Глава 5. Опять Сахаров
Жизнь после ухода из Курчатника поначалу казалась скучной. Я устроился лаборантом в больничную лабораторию, но не мог усидеть на месте, охваченный жгучей необходимостью делать что-то важное. У меня не было будущего в этой стране, мне нечего было бояться и нечего терять, так почему же я прячусь в крысиной норе, слушая «Голос Америки», который рассказывает мне, как другие люди борются за то, во что верят?
Наконец, в начале октября у меня появилась возможность попробовать себя в деле. Лена Афанасьева (Афоня) познакомила меня с активным диссидентом, журналистом-отказником Кириллом Хенкиным, который был неофициальным пресс-секретарем диссидентского сообщества. Мы быстро сблизились, хотя он был на 25 лет старше. С его французским шейным платком и безупречными манерами, ироничный, благородный Кирилл был для меня воплощением европейца.
Кирилл представлял перед иностранными корреспондентами («коррами», как мы их называли) как еврейских отказников, так и диссидентов (их называли «демократами»), выступавших за права человека, свободу слова и т. п. Летом 1973 года Кирилл неожиданно получил выездную визу и предложил мне занять его место в качестве связующего звена между активистами и коррами – деятельность, которая была столь же значимой, сколь и опасной.
– Алик, где вы работали? В Курчатовском? – спросил он. – Вам все равно не дадут визу. Ваш единственный шанс выбраться отсюда – это стать такой занозой, что власти сами предпочтут от вас избавиться. В моем случае это сработало. Я называю это «принципом Фишера».
И он рассказал мне удивительную историю своей жизни.
Кирилл был несостоявшимся шпионом. Ребенком родители увезли его во Францию, где он вырос в среде эмигрантской молодежи, дружил с Цветаевой, учился в Сорбонне, а в 1937 году уехал воевать в Испанию на стороне республиканцев. После победы Франко он вернулся во Францию, а когда нацисты взяли Париж, уехал в Америку. После нападения Гитлера на СССР Кирилл в порыве романтического патриотизма вернулся в Россию по морю – из Сан-Франциско во Владивосток.
– Я понял, как горько ошибся, как только ступил на советскую землю, – рассказывал Кирилл, – но деваться уже было некуда.
Кирилла, свободно говорившего по-французски и по-английски, немедленно забрали в разведшколу НКВД, чтобы готовить к отправке в Европу. И тут ему встретился человек, перевернувший его жизнь: его инструктором по шпионскому ремеслу оказался немецкий коммунист Вилли Фишер, впоследствии прославившийся под именем супершпиона Рудольфа Абеля[20]. Фишер сразу понял, что Кирилл сделан не из того теста, чтобы быть шпионом, но молодой человек ему понравился, и Фишер научил его, как уйти из НКВД, не угодив при этом в ГУЛАГ.
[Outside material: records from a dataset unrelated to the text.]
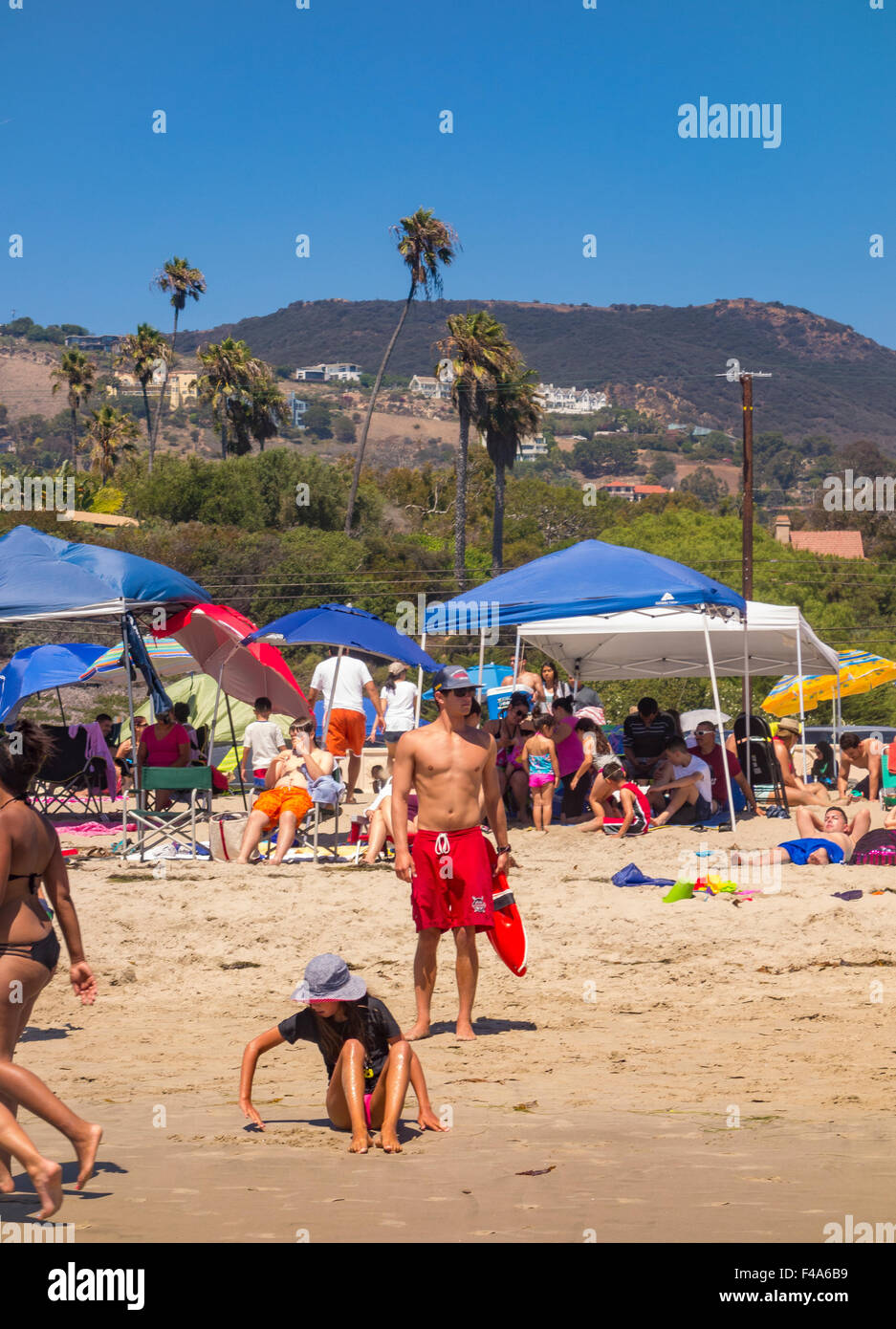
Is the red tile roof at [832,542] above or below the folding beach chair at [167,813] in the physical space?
above

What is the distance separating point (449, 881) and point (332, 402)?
193445mm

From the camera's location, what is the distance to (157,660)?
18.5 metres

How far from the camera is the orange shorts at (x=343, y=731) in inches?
564

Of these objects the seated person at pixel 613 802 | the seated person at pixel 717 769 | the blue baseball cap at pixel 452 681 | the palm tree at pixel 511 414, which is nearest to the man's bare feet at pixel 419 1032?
the blue baseball cap at pixel 452 681

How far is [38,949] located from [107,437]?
55.9 m

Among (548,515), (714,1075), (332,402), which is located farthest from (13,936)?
(332,402)

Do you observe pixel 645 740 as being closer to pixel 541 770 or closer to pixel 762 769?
pixel 762 769

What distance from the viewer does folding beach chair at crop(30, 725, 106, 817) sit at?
1382 cm

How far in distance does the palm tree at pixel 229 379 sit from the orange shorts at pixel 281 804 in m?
43.9

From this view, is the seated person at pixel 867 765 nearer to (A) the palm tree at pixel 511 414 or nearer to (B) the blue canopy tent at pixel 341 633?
(B) the blue canopy tent at pixel 341 633

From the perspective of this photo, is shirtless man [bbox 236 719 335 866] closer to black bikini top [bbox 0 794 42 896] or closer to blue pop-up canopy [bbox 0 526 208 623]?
blue pop-up canopy [bbox 0 526 208 623]

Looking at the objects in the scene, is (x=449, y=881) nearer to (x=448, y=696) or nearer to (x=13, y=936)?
(x=448, y=696)

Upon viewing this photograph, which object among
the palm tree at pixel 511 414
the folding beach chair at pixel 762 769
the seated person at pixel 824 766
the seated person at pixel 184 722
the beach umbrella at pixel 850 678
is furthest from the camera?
the palm tree at pixel 511 414

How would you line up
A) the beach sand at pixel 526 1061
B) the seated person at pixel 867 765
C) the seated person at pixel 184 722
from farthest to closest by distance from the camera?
the seated person at pixel 867 765 → the seated person at pixel 184 722 → the beach sand at pixel 526 1061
– Ты должен постараться повернуть ситуацию так, чтобы не система была твоей проблемой, а ты стал проблемой системы, – объяснил Фишер Кириллу. – Стань неудобоваримым, и тогда система сама извергнет тебя из своего чрева, как кит Иону.
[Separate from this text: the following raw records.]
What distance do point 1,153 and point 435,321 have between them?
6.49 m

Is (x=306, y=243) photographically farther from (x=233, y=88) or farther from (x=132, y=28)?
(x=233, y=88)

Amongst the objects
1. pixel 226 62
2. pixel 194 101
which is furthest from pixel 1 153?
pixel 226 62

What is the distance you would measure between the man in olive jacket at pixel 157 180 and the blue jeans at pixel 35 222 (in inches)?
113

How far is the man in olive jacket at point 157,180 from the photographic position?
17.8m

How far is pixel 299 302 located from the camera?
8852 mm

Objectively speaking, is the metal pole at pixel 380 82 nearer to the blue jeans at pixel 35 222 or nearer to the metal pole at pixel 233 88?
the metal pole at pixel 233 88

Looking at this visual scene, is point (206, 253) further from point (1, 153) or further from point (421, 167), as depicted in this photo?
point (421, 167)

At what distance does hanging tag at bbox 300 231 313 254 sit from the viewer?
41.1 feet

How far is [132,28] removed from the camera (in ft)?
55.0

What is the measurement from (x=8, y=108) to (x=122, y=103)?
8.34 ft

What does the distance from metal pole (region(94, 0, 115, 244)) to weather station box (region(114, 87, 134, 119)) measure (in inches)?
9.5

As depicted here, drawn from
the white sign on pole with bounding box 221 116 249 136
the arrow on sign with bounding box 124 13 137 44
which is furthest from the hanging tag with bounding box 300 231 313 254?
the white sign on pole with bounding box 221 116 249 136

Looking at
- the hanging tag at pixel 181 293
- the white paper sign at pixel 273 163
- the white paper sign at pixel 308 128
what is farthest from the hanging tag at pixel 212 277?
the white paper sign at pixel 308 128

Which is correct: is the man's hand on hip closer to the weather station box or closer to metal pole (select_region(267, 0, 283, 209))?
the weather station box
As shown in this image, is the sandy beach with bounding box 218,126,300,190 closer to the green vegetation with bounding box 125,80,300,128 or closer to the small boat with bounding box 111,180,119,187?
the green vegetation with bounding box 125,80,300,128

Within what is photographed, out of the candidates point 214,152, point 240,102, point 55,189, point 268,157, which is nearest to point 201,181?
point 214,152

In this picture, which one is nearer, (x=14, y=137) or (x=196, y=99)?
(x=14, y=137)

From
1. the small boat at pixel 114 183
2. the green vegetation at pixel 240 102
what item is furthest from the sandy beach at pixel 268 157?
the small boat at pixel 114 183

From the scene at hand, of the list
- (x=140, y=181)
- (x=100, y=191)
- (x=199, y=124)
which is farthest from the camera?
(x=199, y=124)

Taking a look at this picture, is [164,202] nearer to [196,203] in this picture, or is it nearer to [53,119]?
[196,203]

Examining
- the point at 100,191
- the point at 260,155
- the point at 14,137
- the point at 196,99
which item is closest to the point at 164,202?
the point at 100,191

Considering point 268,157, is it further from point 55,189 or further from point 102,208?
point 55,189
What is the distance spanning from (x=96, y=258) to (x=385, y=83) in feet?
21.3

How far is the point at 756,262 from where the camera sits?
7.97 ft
Под руководством Фишера Кирилл стал разыгрывать из себя идиота, не способного к какой-либо шпионской деятельности. Он выбалтывал первому встречному все, что узнавал на занятиях, путал пароли и коды, придумывал неправдоподобные истории и выдавал их за чистую монету. В конце концов его выгнали из разведшколы за профессиональную непригодность.
Кирилл утверждал, что этот урок не раз помог ему в жизни, и решил передать его мне.
– Я предлагаю вам, Алик, стать голосом нашей разношерстной команды, представлять нас перед вражеской прессой, – объяснил мне Кирилл. – Если будете эффективным, в чем я не сомневаюсь, вас вышвырнут отсюда раньше, чем вы думаете.
«Если бы все было так просто», – подумал я. До Кирилла связь диссидентов с коррами осуществлял Владимир Буковский, который получил семь лет колонии за антисоветскую пропаганду. Став раздражителем для Конторы, можно было с равной вероятностью отправиться в эмиграцию либо в лагерь.
– Я готов, – сказал я, опьяненный собственной смелостью. Наконец-то я дорвусь до чего-то настоящего! Кирилл тут же принялся обучать меня основам работы западных СМИ: что такое новостной цикл, как писать пресс-релиз, сроки сдачи материала и т. д. Перед своим отъездом Кирилл познакомил меня с несколькими коррами, ключевыми деятелями демократического движения и еврейскими активистами.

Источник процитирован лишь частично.